GOAL OF THE EXERCISE :: Reproduce exactly the lines from the line containing "From the photo, is" through the end of the records below, including both ends, and nothing else.

Saved data entries:
□ □ □

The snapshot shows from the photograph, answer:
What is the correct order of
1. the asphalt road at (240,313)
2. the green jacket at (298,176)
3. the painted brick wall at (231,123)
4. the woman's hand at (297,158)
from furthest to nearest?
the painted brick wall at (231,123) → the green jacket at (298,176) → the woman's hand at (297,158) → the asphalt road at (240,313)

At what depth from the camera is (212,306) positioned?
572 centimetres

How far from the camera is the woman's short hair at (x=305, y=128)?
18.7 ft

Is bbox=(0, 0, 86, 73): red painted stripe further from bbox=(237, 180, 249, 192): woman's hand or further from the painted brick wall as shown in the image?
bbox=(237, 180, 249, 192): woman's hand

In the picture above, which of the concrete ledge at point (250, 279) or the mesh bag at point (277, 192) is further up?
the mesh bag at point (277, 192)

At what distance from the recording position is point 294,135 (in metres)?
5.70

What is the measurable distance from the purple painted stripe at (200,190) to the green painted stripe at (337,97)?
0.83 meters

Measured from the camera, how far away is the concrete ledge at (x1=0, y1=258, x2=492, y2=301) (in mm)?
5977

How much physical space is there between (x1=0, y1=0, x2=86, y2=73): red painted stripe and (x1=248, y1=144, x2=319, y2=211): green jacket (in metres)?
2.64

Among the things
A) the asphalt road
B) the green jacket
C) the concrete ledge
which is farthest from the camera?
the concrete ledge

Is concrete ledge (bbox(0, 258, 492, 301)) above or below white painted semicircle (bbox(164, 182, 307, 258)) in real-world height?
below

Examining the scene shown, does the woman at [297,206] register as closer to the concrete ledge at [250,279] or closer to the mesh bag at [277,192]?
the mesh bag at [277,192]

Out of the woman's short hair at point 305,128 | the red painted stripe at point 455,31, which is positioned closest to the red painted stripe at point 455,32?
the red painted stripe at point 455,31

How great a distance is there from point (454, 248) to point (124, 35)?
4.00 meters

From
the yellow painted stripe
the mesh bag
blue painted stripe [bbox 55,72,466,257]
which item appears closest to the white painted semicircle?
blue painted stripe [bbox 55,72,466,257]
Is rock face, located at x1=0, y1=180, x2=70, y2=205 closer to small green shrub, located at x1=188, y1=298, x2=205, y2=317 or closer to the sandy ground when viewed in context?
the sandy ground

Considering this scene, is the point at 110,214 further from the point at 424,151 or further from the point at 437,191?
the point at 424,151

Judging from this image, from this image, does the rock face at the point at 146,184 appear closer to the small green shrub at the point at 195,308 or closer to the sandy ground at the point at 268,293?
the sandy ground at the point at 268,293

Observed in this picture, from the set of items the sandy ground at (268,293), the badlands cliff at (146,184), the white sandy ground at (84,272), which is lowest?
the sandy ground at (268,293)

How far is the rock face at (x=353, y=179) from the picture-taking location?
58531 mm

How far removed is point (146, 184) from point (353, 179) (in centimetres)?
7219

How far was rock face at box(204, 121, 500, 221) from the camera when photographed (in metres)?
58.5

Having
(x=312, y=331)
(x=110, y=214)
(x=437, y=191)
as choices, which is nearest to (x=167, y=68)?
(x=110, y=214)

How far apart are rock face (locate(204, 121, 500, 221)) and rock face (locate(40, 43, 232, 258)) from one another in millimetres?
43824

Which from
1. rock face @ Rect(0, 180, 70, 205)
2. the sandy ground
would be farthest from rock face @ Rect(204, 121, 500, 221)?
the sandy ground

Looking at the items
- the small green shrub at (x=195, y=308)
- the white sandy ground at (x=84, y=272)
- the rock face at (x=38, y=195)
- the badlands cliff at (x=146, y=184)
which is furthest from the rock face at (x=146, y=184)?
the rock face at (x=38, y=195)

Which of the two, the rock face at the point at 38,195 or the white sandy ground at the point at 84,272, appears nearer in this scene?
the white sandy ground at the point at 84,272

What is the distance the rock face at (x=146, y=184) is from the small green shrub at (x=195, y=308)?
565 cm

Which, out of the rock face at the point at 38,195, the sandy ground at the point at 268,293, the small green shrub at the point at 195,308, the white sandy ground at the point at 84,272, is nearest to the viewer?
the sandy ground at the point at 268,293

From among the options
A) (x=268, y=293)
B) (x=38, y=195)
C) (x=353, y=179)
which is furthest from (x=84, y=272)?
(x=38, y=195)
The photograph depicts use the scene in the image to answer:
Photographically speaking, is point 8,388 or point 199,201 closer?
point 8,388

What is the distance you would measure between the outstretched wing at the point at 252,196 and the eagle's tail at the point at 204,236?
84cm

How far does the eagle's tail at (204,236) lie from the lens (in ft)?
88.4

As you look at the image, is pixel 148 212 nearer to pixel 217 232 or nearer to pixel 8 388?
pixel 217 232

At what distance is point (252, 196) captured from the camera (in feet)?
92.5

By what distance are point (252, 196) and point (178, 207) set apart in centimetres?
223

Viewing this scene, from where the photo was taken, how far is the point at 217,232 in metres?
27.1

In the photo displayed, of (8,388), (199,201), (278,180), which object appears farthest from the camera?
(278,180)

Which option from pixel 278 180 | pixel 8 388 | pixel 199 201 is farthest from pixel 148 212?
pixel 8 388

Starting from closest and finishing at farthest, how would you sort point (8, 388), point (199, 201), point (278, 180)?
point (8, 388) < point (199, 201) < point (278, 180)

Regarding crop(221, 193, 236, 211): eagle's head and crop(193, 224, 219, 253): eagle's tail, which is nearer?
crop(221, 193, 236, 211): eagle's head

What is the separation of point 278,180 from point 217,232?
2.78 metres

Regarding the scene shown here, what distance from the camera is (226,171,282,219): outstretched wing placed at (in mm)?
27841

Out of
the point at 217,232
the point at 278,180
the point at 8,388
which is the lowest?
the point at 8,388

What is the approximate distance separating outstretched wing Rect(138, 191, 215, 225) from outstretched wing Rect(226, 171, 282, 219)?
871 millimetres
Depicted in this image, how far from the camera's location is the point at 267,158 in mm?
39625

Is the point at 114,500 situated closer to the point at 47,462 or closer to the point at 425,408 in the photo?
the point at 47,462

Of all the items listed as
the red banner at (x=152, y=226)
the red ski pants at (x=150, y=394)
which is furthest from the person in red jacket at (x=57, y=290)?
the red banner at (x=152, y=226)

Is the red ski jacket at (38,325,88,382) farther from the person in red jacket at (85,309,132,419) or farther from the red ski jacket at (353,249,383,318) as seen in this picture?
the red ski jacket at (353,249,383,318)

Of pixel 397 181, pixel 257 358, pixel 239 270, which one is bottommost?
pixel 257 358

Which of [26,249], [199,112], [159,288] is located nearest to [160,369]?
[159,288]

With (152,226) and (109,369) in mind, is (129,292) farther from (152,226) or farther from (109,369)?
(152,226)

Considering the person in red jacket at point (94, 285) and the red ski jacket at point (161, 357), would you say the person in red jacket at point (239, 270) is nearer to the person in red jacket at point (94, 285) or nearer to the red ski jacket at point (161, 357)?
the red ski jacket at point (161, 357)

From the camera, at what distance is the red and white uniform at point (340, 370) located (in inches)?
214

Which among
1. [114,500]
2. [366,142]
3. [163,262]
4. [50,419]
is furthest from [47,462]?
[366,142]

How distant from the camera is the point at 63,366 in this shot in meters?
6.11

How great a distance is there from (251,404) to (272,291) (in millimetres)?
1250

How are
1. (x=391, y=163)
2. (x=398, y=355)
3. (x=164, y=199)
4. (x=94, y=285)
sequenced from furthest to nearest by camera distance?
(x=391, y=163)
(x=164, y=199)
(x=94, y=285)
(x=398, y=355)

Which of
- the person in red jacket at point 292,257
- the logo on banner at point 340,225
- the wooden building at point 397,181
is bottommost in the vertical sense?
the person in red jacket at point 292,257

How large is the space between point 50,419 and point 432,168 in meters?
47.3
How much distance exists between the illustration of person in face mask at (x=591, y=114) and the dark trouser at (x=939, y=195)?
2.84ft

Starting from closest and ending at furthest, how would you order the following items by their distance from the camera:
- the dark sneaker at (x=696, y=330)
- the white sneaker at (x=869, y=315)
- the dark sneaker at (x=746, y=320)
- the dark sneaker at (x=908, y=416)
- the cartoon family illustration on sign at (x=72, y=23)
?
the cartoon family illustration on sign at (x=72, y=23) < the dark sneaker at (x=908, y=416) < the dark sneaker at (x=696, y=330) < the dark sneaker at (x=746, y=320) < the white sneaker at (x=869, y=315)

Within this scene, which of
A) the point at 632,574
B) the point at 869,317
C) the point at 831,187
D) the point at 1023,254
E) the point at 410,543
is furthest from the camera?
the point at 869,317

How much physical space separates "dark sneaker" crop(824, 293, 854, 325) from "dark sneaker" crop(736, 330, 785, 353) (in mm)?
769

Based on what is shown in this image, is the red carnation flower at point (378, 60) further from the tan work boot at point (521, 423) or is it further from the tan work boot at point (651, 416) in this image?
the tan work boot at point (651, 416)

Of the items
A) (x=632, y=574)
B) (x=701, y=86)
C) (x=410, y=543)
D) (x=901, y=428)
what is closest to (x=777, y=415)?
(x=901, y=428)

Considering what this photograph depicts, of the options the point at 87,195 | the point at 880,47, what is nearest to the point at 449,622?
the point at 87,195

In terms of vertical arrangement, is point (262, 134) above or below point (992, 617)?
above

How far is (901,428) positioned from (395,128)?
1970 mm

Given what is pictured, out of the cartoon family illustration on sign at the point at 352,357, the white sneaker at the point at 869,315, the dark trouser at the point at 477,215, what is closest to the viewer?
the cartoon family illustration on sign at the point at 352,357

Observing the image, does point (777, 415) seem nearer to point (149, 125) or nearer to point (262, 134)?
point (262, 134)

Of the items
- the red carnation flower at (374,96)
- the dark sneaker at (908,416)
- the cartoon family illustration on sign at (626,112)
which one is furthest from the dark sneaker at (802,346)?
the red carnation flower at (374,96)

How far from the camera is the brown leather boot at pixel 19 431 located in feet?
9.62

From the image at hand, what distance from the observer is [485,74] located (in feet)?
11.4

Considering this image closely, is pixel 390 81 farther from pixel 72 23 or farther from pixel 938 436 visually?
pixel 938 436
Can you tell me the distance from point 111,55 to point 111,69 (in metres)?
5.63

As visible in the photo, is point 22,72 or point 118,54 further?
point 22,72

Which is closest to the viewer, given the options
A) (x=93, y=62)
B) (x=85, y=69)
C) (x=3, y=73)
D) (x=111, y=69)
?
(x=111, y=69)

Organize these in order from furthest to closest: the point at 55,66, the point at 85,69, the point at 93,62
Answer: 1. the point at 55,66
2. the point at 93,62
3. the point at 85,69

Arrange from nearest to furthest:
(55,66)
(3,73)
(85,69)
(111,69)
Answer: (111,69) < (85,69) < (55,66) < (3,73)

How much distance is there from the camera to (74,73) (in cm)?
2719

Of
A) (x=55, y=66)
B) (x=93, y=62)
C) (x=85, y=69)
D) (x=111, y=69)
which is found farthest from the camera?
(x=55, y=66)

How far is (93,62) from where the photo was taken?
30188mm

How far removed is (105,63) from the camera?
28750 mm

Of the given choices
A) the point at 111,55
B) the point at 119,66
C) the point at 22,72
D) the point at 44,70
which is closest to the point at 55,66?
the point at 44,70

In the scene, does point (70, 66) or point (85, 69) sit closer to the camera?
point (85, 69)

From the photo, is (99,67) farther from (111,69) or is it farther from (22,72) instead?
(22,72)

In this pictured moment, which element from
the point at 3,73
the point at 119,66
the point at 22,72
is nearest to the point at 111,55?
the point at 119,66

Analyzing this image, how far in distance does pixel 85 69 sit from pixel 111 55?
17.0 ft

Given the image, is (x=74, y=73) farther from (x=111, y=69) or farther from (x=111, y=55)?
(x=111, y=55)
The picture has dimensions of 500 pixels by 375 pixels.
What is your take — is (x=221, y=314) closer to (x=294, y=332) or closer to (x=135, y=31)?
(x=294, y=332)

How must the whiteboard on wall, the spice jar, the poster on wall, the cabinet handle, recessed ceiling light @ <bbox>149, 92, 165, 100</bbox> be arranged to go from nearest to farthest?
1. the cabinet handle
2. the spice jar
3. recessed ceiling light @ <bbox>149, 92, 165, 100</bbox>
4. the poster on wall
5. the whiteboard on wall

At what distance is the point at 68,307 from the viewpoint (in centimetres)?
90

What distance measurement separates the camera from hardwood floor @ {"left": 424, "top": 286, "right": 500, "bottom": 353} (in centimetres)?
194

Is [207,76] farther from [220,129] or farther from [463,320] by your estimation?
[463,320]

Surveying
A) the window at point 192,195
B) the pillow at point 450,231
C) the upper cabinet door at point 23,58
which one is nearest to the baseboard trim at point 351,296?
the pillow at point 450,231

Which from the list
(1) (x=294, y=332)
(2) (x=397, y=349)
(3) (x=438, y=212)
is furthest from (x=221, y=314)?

□ □ □

OUTPUT OF THE TASK ::
From the photo, is (99,67) farther from (111,69) or is it farther from (22,72) instead?
(22,72)

In this pictured moment, which element from
the point at 3,73
the point at 119,66
the point at 22,72
is nearest to the point at 111,55?
the point at 119,66

Analyzing this image, how far in distance does pixel 85 69 sit from pixel 111 55?
17.0 ft

Given the image, is (x=74, y=73) farther from (x=111, y=69) or farther from (x=111, y=55)?
(x=111, y=55)
The picture has dimensions of 500 pixels by 375 pixels.
What is your take — is (x=221, y=314) closer to (x=294, y=332) or closer to (x=135, y=31)?
(x=294, y=332)

How must the whiteboard on wall, the spice jar, the poster on wall, the cabinet handle, recessed ceiling light @ <bbox>149, 92, 165, 100</bbox> be arranged to go from nearest to farthest?
1. the cabinet handle
2. the spice jar
3. recessed ceiling light @ <bbox>149, 92, 165, 100</bbox>
4. the poster on wall
5. the whiteboard on wall

At what distance is the point at 68,307 from the viewpoint (in centimetres)?
90

What distance measurement separates the camera from hardwood floor @ {"left": 424, "top": 286, "right": 500, "bottom": 353} (in centimetres)?
194

Is [207,76] farther from [220,129] or farther from [463,320] by your estimation?
[463,320]

Surveying
A) the window at point 192,195
B) the pillow at point 450,231
C) the upper cabinet door at point 23,58
which one is nearest to the baseboard trim at point 351,296?
the pillow at point 450,231

Which from the list
(1) (x=294, y=332)
(2) (x=397, y=349)
(3) (x=438, y=212)
is furthest from (x=221, y=314)?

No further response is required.